BEGIN Quoted passage
The 2017 CEDIA Expo incorporated all sorts of diverse technologies and specialties, from audio and video to home automation and more. While walking the show, I found a lot of interesting products that didn’t fit into the product categories I was covering, but that I thought deserved attention. Here are a few of them, with all prices in USD.
The Terrestrial Line Array represents a collaboration between Bang & Olufsen and Origin Acoustics. It’s a line-array speaker intended for outdoor use. The line array makes sense outdoors, where so much sound power is lost to the open air (because a line array’s vertical dispersion is limited, it produces considerably more useable output than a conventional speaker at the same distance). It’s a 70V system, which means numerous speaker cubes can be daisy-chained. An array can consist of two to six cubes; using more cubes results in a greater line-array effect. Each cube incorporates a 5" full-range driver. The arrays can be attached to a ground spike or to a wall, and can also be hung. Pricing has not yet been determined.
I didn’t devote much attention to soundbars, a category that could have filled yet another column in my 2017 CEDIA Expo coverage, but I couldn’t finish my coverage without showing you the Klipsch Heritage Soundbar, which obviously looks radically different from any other product in the genre. It’s available in four wood finishes (Cherry, Walnut, Black Ash, and Stressed Oak), as well as in custom materials and finishes, and with a variety of retro-styled grilles. The Heritage Soundbar is a passive model, with speakers for left, center, and right channels; each channel gets two 4" midrange-woofers and a 1" horn tweeter. The length of the soundbar can be customized to fit the width of your TV. It’s built in Hope, Arkansas, and is expected to cost about $2000.
END Quoted passage
→ **Written tasks**
• 1. Can you repeat part of the CEDIA Expo write-up word for word, beginning at the words that contain "The 2017 CEDIA" and stopping after "prices in USD."?
• 2. According to the CEDIA Expo write-up, why does a line-array design suit the Terrestrial Line Array's outdoor use? Answer in one to three sentences.
• 3. Could you extend the CEDIA Expo write-up past its final sentence?
BEGIN Dataset records
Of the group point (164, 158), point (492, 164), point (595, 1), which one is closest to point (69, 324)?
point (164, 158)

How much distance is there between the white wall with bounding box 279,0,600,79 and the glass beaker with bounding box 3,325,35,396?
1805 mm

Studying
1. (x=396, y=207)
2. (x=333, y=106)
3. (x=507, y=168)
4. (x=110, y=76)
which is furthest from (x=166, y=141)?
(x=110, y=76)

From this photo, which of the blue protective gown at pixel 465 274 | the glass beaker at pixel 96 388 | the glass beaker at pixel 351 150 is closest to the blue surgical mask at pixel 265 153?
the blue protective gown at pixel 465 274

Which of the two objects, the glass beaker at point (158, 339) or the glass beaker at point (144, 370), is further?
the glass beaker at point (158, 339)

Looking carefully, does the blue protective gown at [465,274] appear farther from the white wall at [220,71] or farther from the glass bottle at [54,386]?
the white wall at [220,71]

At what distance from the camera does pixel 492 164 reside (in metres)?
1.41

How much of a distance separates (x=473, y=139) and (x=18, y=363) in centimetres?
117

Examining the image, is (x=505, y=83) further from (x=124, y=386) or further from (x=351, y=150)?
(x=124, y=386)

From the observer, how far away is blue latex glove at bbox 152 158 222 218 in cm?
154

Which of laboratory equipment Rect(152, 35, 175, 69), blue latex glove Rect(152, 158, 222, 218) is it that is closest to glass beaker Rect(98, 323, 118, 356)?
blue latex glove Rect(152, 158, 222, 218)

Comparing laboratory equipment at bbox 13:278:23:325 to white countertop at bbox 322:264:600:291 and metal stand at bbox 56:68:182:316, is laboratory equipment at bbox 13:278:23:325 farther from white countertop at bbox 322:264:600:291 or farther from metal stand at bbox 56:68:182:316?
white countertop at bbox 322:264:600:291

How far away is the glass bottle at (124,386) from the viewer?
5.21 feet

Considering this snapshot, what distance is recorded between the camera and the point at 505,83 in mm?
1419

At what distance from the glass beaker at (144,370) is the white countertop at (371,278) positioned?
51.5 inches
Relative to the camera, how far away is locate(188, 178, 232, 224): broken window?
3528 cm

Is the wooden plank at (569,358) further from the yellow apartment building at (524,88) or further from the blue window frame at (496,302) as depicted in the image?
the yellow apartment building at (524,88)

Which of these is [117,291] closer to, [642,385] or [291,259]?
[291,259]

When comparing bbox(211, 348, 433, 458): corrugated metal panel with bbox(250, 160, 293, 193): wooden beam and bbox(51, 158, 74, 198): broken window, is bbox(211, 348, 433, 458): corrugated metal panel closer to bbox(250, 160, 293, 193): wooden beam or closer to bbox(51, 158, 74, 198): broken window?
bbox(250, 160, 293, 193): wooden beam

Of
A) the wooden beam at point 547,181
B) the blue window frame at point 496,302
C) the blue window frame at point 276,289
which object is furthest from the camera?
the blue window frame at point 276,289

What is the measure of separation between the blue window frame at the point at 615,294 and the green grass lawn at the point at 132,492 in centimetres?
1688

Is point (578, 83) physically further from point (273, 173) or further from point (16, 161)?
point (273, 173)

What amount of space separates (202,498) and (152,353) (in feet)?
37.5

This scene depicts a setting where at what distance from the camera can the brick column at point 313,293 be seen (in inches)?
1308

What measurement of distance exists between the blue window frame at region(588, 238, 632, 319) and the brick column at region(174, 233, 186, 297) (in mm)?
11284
END Dataset records
→ **Answers below**
• 1.
The 2017 CEDIA Expo incorporated all sorts of diverse technologies and specialties, from audio and video to home automation and more. While walking the show, I found a lot of interesting products that didn’t fit into the product categories I was covering, but that I thought deserved attention. Here are a few of them, with all prices in USD.

• 2. Outdoors, much of a speaker's sound power is lost to the open air. Because a line array's vertical dispersion is limited, it produces considerably more usable output than a conventional speaker at the same distance.

• 3.
Monoprice’s Monolith M300 earphones look almost identical to the Audeze iSine10 earphones I recently raved about, but at $149 they’re only one-third of the price. Each earpiece has a 28mm planar-magnetic driver. A Monoprice rep told me they’re voiced to be a little brighter than the iSine10s, with more extended and detailed treble. They’re expected to start selling in the first week of October.
The Monolith M565 was Monoprice’s other shockingly affordable planar-magnetic headphone model shown at the 2017 Expo. At $199, the M565s cost $100 less than most entry-level planars, but its earcups are smaller and lighter than the ones used on most planar-magnetic headphones, and the driver in each earcup measures 66mm -- much smaller than the 106mm drivers used in the company’s $299 M1060 headphones, although I didn’t notice any lack of bass response when I listened to them.
I’m not thrilled that NEAR’s IG44.1 Nearscapes outdoor speakers remind me of Jar Jar Binks’s eyes, but acoustically, the design of this on-ground speaker makes sense because it projects sound up and away from the ground. The Nearscapes can be run as 16-ohm speakers or as 70V speakers, for use in huge daisy-chained outdoor speaker systems. A system with four speakers and an in-ground sub costs $3744. The same system with a DSP-controlled 350Wpc stereo amp costs $4744; the DSP features include parametric EQ, delay, and limiting.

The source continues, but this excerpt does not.